A few weeks later, Helgheim lost his nomination Parliament to the more moderate Morten Wold in their party chapter in Buskerud. Party faithful pointed to county demographics more than immigrant issues, seizing a chance to replace the Drammen-based Helgheim with a new candidate from a more rural district of Buskerud. His famously anti-immigration party colleague Carl I Hagen was also dumped in Oslo but is hoping for an MP seat representing rural Oppland instead.

Progress Party leader Siv Jensen has had a hard time keeping her troops in line this autumn, while her party has also been sinking in public opinion polls. PHOTO: NRK screen grap

Meanwhile Progress’ leader in Oslo, Geir Ugland Jacobsen, is battling an effort to exclude him from the party altogether. Jacobsen is a high-profile nationalist who fiercely opposes immigration and asylum, has no concerns about the climate and compared the party’s own nomination of incumbent leader Siv Jensen to “North Korean politics,” since she has no opponent.

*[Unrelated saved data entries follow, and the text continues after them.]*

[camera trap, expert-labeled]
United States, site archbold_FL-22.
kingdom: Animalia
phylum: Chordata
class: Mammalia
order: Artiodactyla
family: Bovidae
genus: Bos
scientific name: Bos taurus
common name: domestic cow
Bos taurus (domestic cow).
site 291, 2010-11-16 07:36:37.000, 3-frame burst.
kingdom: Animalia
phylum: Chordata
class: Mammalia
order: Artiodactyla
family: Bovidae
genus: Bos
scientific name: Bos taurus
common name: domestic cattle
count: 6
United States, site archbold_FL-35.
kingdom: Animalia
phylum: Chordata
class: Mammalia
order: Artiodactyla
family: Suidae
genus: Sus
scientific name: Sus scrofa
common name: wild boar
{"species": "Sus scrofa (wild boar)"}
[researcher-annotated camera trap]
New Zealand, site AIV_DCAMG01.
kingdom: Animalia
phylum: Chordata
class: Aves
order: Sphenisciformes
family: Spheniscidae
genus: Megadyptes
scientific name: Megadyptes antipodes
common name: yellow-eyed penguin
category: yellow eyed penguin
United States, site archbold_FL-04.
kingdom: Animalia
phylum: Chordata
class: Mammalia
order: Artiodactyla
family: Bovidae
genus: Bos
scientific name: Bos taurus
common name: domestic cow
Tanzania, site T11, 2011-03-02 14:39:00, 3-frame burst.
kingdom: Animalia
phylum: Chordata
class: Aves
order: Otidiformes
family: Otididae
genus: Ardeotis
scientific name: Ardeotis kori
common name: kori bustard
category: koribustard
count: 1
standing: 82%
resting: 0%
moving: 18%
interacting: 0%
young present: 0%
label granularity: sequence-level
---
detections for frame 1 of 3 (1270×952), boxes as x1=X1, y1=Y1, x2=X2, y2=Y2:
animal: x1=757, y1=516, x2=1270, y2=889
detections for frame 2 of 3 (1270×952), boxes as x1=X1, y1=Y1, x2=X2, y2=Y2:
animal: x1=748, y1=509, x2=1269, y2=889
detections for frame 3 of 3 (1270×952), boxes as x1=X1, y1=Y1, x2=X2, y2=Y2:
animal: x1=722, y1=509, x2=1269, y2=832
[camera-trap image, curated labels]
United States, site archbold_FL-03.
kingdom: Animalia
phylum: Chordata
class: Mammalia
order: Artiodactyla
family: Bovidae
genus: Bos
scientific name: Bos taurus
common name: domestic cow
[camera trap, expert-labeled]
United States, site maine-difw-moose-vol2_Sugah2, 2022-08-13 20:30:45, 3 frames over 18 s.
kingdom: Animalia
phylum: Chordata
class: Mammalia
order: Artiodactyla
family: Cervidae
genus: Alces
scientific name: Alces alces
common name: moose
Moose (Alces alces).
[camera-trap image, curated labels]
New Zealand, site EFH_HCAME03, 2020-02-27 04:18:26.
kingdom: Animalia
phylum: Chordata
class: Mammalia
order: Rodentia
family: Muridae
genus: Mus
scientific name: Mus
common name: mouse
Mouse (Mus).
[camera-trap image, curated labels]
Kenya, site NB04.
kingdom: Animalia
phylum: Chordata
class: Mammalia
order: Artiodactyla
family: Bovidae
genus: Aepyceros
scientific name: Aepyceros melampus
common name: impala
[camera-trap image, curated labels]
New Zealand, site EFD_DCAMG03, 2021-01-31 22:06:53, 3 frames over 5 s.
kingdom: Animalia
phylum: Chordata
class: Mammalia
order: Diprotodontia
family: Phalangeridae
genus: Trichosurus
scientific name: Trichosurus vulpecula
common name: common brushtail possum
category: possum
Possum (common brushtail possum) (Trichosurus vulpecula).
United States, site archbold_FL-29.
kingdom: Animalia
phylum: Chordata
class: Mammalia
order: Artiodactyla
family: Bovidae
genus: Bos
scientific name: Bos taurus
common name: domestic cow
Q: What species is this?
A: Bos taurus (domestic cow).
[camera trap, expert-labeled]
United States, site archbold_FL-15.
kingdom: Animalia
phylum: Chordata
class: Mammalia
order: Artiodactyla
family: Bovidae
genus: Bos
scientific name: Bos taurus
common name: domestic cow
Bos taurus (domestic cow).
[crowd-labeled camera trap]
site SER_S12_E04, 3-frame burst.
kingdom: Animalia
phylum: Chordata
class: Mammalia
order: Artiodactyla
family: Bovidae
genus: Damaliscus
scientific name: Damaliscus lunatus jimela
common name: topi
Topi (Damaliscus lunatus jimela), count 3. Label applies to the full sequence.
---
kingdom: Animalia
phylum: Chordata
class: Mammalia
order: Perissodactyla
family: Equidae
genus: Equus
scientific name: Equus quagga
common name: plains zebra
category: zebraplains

Now he’s accused of violating the party’s policies, undermining its leadership and harming its reputation. Jensen has the party’s board behind her when also accusing Jacobsen of putting forward his own political agenda instead of the party’s.

Some political commentators in Norway have likened the recent rumblings in the Progress Party to a purge of its “lunatic fringe” members with right-wing extremist leanings. Other parties, meanwhile, have been dumping some of their high-profile, veteran members, too, at both ends of the political spectrum. The Christian Democrats’ Hans Fredrik Grøvan lost his candidacy to keep his seat in Parliament. Labour dumped veteran Jan Bøhler in Oslo, who ended up defecting to the Center Party. There were several upsets for the Conservatives in Finnmark, and newcomer Marius Nilsen beat out Progress’ health policy spokesperson Åshild Bruun-Gundersen, a former government minister, in Aust-Agder.

Election researcher Bernt Årdal suggests that nomination processes conducted digitally during the Corona crisis have more easily allowed the grass-roots to fend off peer pressure and vote against established candidates.

“When meetings have gone digital and you vote from a seat at your own kitchen table, it can make it easier to vote against the establishment,” Årdal told newspaper Aftenposten this week. Party members aren’t simply accepting the nominations committee’s choices, and are going their own way instead.